Shearn Delamore, together with WongPartnership, has acted as Malaysian counsel to TCC Assets Ltd and SGX-listed Thai Beverage Public Company Ltd in respect of its successful and contested takeover offer for SGX-listed Fraser & Neave Ltd, a 130 year-old conglomerate with soft drinks, dairy and publishing businesses plus a real estate portfolio worth more than S$8 billion (US$6.4b). Ng Swee Kee and Marhaini Nordin led the transaction which is the largest M&A transaction in Singapore’s corporate history with a value of approximately US$11.19 billion.

Sidley Austin has advised Lerado Group of Hong Kong in respect of an M&A transaction with Dorel Industries Inc of Montreal, Canada. Lerado signed an agreement with Dorel, which has agreed to acquire its juvenile business for HK$930 million (US$120m). Hong Kong partner Constance Choy led the transaction.

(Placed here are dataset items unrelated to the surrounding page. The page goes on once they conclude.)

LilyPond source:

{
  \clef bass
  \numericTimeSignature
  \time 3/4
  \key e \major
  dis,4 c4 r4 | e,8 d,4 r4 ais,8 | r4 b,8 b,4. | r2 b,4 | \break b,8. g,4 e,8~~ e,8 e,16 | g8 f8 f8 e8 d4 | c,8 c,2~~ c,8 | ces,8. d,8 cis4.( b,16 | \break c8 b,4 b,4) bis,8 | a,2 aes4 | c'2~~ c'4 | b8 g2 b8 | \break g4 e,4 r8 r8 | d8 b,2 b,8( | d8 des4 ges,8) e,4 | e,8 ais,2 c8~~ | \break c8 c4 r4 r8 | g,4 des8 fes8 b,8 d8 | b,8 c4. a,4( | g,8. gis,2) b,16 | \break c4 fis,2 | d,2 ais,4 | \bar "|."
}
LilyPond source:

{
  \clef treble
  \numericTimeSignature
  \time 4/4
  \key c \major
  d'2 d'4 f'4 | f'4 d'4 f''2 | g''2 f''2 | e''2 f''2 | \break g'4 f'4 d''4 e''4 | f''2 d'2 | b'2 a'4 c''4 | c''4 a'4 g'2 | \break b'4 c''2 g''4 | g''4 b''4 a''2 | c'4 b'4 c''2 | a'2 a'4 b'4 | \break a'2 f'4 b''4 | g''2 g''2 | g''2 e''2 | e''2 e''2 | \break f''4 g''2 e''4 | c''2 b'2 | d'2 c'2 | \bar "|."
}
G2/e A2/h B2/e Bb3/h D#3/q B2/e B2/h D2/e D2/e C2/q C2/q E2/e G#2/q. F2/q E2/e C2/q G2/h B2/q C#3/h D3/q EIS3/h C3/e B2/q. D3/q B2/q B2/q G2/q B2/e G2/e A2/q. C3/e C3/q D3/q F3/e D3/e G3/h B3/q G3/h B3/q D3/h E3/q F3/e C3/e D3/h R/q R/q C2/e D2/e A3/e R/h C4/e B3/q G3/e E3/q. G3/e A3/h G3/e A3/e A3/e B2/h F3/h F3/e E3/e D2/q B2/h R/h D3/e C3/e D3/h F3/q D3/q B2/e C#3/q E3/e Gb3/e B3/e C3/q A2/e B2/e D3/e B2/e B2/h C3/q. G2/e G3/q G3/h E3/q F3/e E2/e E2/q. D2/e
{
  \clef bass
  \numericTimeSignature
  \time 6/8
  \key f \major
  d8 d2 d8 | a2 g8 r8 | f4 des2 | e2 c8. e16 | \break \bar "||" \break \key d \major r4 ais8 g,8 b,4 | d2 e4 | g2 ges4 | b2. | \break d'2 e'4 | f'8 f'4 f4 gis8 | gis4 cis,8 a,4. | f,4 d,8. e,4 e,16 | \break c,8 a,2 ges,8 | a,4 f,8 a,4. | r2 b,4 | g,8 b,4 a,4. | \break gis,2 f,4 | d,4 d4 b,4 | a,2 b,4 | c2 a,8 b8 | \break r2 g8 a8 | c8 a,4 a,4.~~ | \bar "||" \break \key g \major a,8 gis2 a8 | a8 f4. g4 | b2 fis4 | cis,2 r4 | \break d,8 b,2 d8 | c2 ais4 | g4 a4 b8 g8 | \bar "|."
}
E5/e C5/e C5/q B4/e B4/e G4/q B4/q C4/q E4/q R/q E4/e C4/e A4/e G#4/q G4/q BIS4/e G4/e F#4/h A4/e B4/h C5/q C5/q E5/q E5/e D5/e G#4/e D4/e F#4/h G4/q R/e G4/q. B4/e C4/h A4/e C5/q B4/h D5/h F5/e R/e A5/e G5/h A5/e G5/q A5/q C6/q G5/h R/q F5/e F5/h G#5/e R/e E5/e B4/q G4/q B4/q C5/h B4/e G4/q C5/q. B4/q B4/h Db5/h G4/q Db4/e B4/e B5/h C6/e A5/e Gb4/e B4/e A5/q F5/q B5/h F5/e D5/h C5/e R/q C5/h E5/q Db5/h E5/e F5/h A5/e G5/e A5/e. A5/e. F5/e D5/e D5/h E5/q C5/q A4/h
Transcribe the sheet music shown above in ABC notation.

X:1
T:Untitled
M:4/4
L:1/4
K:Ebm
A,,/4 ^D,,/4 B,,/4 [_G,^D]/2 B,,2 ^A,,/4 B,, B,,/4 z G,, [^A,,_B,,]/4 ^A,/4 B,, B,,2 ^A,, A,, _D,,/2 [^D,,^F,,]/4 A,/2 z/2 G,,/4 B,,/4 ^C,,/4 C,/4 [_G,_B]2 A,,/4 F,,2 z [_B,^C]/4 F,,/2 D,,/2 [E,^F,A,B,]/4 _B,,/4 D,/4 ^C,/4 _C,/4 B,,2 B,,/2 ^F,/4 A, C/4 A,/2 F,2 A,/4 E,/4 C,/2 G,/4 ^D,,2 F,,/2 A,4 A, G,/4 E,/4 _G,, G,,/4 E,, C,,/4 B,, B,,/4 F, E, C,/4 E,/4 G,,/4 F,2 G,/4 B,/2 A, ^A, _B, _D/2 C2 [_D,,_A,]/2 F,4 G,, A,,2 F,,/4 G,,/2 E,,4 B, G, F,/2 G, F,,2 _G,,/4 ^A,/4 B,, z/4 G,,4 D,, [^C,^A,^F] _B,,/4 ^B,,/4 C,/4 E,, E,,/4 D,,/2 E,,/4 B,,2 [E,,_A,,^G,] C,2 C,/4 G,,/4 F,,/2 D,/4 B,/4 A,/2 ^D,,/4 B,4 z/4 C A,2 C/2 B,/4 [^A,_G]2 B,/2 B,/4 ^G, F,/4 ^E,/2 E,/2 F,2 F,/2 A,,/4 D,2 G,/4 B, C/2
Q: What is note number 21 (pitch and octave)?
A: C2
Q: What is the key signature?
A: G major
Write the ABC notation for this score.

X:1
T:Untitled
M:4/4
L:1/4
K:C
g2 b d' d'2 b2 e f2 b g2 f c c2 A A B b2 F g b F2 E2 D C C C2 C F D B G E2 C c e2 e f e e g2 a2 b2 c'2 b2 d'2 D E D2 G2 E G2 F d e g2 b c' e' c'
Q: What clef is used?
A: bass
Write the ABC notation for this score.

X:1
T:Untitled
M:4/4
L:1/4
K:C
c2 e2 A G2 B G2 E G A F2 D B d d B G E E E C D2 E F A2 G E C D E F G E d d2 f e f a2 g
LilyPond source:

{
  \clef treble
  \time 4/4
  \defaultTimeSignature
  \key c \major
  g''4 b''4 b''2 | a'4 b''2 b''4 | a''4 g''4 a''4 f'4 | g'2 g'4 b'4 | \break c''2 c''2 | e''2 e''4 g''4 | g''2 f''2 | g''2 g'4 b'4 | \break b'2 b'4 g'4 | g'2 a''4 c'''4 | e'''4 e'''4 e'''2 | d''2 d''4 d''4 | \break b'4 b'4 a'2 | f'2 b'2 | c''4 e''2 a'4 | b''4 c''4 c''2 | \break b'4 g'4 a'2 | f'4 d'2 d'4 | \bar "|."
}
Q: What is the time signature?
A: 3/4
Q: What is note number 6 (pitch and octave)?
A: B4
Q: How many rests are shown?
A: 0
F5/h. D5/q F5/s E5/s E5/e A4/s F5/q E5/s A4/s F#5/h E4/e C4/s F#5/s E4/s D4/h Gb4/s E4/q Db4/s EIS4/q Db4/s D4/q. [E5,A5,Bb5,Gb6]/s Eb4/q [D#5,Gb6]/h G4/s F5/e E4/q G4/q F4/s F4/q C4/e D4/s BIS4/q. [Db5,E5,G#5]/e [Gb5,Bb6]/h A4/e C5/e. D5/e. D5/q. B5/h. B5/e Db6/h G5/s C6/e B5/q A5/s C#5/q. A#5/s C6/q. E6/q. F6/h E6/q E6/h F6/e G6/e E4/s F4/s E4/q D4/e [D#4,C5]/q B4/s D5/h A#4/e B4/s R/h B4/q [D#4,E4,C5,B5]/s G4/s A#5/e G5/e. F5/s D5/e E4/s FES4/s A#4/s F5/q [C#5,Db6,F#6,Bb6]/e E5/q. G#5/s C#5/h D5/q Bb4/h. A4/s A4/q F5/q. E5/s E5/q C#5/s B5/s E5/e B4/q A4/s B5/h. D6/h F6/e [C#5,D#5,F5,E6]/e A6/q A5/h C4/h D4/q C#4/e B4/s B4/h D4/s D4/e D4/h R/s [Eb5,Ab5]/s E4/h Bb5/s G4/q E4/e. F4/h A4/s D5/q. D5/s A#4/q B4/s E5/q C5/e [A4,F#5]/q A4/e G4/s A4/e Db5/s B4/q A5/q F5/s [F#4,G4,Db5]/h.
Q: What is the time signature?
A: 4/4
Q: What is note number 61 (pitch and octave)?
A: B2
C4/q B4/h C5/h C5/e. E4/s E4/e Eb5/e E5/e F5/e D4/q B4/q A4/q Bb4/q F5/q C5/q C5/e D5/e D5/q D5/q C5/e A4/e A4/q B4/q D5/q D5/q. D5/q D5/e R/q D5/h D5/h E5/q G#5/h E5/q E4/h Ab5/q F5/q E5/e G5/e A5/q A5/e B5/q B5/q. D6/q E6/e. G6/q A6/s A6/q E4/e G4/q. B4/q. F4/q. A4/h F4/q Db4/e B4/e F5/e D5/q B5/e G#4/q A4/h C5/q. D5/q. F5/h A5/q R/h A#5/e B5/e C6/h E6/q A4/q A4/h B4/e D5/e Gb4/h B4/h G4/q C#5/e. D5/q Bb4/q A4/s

WongPartnership has acted for the syndicate of mandated lead arrangers and lenders in respect of the grant of S$2.1 billion (US$1.68b) facilities to Asia Square Tower 1 Pte Ltd to, inter alia, refinance certain of its existing facilities in relation to the development of Asia Square Tower 1, a mixed-use development located within the heart of the newly-crowned central business hub of Singapore, Marina Bay; and S$1.2 billion (US$961m) facilities to Asia Square Tower 2 Pte Ltd to, inter alia, refinance certain of its existing facilities in relation to the development of Asia Square Tower 2, a mixed-use development housing a 305-room Westin Hotel located within Marina Bay. Partners Susan Wong, Monica Yip and Choo Ai Leen led the transaction.

WongPartnership has also acted for Street Square Pte Ltd in respect of the grant of a fully-secured term loan facility of S$607.75 million (US$486.74m) by Australia and New Zealand Banking Group Ltd, DBS Bank Ltd and United Overseas Bank Ltd to, inter alia, refinance in full its indebtedness under bonds it issued in 2011 and the S$116 million (US$92.9m) term loan facility granted to it in 2011. Partners Susan Wong and Dorothy Marie Ng led the transaction.